- Birth name: Franz Peter Meven
- Born: 1 October 1929 (age 95) Cologne, Germany
- Died: 30 August 2003 (aged 73) Waldorf, Germany
- Genres: Opera
- Occupation(s): Opera and concert singer

= Peter Meven =

German opera singer

Franz Peter Meven (1 October 1929 in Cologne – 30 August 2003 in Waldorf near Blankenheim, North Rhine-Westphalia) was a German opera and concert singer (bass).

== Life ==
Meven began his career after studying sculpture with a theatre sculptor at the Cologne Opera. Due to his habit of singing at work, his beautiful bass caught the attention of a singer working there, who recommended him to take singing lessons. After private lessons with Felix Knäpper and Robert Blasius he completed his education at the Hochschule für Musik und Tanz Köln.

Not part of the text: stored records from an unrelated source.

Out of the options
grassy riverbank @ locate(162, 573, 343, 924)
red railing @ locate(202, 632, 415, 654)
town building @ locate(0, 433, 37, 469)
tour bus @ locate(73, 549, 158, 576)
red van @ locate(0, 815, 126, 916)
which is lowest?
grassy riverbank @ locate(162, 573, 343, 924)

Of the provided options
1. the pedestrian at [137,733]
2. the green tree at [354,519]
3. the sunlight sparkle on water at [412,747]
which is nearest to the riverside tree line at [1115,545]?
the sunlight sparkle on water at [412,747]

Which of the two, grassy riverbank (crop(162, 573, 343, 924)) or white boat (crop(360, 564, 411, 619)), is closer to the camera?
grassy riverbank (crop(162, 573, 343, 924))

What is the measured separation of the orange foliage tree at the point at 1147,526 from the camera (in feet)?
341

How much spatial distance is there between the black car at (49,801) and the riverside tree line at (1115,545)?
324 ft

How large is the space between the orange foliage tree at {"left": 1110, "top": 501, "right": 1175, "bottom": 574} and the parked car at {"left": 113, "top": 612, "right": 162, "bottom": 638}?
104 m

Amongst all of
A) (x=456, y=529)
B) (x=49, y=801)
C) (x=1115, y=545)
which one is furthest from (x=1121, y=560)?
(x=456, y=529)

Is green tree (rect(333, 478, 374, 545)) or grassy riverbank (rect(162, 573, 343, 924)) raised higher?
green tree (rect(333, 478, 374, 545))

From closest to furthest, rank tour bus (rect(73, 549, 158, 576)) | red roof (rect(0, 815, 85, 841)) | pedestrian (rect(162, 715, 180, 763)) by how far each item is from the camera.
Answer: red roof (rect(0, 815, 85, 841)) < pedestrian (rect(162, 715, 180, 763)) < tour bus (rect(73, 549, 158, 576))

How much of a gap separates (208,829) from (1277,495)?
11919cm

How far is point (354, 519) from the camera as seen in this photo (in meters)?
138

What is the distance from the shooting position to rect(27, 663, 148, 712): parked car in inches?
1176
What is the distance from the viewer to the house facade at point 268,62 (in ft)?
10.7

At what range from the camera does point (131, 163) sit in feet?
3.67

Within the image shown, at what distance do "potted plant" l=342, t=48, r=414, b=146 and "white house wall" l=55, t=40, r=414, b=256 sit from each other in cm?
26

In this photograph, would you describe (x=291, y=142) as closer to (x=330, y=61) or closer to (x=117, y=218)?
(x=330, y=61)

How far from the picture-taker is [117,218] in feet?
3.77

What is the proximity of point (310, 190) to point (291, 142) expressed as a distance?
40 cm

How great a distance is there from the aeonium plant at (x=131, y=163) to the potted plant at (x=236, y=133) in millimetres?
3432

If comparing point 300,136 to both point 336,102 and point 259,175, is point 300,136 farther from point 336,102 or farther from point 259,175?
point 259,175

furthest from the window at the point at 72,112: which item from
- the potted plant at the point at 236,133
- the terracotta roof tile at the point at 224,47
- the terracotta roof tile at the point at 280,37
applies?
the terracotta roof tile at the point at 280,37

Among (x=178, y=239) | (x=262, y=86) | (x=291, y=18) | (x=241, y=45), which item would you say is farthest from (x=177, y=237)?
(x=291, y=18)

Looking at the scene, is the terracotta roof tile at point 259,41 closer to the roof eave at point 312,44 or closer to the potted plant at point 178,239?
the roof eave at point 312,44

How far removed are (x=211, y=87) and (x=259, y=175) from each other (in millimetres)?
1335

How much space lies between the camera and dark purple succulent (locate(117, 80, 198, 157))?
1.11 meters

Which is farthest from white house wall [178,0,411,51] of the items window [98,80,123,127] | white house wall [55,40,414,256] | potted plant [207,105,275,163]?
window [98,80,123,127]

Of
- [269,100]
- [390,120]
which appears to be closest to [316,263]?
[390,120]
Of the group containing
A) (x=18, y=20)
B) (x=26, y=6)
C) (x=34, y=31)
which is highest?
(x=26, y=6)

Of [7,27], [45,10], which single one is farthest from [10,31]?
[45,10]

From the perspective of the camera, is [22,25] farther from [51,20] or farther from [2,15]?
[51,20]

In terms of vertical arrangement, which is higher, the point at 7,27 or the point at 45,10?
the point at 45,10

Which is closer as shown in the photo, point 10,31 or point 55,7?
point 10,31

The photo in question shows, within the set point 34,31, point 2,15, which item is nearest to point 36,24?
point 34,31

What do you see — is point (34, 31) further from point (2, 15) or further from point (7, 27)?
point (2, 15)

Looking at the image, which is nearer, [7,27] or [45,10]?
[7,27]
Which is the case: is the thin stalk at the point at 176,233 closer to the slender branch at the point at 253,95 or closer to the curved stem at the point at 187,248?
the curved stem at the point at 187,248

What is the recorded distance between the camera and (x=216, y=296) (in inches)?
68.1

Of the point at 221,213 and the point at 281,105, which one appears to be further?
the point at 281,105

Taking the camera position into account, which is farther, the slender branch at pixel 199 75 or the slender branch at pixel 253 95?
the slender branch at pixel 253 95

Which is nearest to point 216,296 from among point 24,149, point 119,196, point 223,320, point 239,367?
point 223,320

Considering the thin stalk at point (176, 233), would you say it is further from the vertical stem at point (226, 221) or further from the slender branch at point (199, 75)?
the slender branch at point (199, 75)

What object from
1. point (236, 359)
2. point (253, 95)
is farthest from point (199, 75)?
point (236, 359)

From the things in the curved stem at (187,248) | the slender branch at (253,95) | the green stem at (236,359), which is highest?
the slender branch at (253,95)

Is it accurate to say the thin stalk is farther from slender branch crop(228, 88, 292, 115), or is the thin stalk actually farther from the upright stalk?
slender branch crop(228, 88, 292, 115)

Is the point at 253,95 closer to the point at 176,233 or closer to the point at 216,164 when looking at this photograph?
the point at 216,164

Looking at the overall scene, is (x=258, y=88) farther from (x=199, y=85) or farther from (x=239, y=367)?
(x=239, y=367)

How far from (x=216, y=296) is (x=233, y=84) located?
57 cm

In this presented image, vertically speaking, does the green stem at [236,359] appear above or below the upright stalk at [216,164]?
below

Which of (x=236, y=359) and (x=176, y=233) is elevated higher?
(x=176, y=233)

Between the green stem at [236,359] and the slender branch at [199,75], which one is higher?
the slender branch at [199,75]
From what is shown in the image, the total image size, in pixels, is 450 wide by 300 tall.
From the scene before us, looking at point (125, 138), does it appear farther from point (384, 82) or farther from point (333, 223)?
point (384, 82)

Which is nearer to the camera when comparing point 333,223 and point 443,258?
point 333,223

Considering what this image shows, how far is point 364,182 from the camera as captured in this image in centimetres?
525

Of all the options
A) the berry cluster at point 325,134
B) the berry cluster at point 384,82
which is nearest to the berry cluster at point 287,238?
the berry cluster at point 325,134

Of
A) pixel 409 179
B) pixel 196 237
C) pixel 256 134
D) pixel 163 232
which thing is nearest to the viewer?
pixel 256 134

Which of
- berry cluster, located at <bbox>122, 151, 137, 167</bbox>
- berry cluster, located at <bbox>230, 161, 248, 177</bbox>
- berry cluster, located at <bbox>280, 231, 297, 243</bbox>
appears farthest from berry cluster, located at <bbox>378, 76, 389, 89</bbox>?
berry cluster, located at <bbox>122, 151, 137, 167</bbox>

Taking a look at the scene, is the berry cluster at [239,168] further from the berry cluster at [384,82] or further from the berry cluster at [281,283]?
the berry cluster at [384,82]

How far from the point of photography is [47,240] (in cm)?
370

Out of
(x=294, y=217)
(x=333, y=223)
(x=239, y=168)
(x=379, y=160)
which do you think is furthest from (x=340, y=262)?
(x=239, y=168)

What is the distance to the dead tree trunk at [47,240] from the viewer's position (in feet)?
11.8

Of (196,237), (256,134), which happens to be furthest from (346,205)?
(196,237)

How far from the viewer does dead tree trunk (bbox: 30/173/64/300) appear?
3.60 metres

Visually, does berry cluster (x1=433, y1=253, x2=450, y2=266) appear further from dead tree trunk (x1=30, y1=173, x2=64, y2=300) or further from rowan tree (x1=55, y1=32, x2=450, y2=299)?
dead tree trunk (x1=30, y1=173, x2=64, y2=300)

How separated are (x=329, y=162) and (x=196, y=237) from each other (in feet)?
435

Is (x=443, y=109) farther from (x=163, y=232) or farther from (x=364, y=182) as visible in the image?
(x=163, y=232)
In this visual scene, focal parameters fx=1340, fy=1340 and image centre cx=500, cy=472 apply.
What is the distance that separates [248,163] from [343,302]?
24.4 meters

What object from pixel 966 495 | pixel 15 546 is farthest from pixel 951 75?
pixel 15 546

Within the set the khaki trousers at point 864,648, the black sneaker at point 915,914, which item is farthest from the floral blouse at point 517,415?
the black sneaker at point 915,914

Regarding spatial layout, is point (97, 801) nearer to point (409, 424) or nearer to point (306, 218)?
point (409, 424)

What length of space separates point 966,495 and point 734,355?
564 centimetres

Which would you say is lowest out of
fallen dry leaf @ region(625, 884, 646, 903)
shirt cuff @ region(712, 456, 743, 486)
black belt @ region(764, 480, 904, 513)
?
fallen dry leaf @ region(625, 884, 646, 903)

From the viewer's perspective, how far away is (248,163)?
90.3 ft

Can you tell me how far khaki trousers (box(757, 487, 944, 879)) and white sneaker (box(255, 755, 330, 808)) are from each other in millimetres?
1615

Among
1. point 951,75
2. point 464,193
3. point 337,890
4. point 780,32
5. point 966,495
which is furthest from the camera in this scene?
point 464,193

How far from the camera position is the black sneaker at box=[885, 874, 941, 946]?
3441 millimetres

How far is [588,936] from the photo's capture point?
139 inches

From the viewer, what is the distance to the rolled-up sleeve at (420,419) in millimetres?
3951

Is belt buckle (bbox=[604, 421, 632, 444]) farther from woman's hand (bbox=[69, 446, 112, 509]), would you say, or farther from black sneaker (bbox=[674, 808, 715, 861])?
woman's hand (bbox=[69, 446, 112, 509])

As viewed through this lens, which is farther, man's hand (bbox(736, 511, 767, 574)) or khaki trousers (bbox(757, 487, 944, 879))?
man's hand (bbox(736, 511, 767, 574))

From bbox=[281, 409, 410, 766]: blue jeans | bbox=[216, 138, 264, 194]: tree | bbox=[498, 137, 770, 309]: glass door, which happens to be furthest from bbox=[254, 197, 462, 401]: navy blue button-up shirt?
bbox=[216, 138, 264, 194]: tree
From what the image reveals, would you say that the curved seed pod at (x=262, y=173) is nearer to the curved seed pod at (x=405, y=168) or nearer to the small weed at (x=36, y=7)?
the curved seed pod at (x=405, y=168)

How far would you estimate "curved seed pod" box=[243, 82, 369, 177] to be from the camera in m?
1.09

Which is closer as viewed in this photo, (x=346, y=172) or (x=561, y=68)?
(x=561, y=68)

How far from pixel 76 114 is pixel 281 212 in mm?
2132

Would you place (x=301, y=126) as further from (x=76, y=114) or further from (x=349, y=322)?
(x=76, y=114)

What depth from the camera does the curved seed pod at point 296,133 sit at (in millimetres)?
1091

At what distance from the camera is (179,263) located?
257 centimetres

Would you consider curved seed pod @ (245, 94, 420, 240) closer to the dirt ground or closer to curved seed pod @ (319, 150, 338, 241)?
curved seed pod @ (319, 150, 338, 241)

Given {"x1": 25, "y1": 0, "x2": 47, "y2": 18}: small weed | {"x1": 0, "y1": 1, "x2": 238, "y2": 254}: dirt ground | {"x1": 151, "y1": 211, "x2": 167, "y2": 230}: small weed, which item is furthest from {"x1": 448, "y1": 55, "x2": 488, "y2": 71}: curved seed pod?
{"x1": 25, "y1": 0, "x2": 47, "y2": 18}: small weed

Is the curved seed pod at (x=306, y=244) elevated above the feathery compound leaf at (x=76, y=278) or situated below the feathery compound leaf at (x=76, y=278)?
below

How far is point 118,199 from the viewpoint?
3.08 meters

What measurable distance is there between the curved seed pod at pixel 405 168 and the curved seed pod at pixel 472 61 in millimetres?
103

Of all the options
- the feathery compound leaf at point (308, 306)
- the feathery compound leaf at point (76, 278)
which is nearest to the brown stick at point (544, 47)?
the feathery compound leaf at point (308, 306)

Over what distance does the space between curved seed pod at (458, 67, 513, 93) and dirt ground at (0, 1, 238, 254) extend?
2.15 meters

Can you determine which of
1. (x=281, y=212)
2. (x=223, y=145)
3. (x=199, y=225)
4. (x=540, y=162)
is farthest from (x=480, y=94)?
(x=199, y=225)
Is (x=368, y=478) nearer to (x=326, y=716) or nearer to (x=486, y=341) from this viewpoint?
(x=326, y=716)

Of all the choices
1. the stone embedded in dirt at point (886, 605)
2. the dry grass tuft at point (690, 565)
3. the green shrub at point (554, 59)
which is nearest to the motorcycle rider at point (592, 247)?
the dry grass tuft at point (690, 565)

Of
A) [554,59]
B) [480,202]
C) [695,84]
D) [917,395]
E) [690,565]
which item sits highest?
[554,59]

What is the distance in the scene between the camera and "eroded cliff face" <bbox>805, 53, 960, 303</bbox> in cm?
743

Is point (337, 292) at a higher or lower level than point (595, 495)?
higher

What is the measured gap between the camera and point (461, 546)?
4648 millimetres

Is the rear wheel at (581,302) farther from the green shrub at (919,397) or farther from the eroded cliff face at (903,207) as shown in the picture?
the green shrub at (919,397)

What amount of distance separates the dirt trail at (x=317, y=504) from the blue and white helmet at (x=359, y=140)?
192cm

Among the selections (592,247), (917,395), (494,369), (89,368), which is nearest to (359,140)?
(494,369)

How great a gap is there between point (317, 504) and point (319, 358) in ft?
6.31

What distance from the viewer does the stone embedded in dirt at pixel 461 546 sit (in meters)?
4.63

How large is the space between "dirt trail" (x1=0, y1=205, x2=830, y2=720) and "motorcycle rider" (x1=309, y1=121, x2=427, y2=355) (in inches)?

At the age of 21 and only just working as a theatre sculptor, he married Erika Meven, née Klöcker, in 1951; the marriage produced four daughters.

In 1958, Meven got his first engagement at the Stadttheater Hagen; from there his way led via Mainz and Wiesbaden to Düsseldorf, where he belonged to the ensemble of the Deutsche Oper am Rhein until 1994.

In addition, he has appeared on numerous guest tours to almost all renowned opera houses in the western hemisphere. His repertoire included all the great character roles of his vocal subject, as well as a multitude of oratorios and songs.

Meven's voice, as heard on numerous records and CD recordings, captivated with its enormous radiance, a full, almost hypnotic timbre and great flexibility. Perfect singing and speaking technique, high musicality and an intensive acting expression made him an exceptional artist.

Meven also found his expression in the visual arts: Parallel to his stage career, he devoted himself - albeit privately - to painting and sculpture.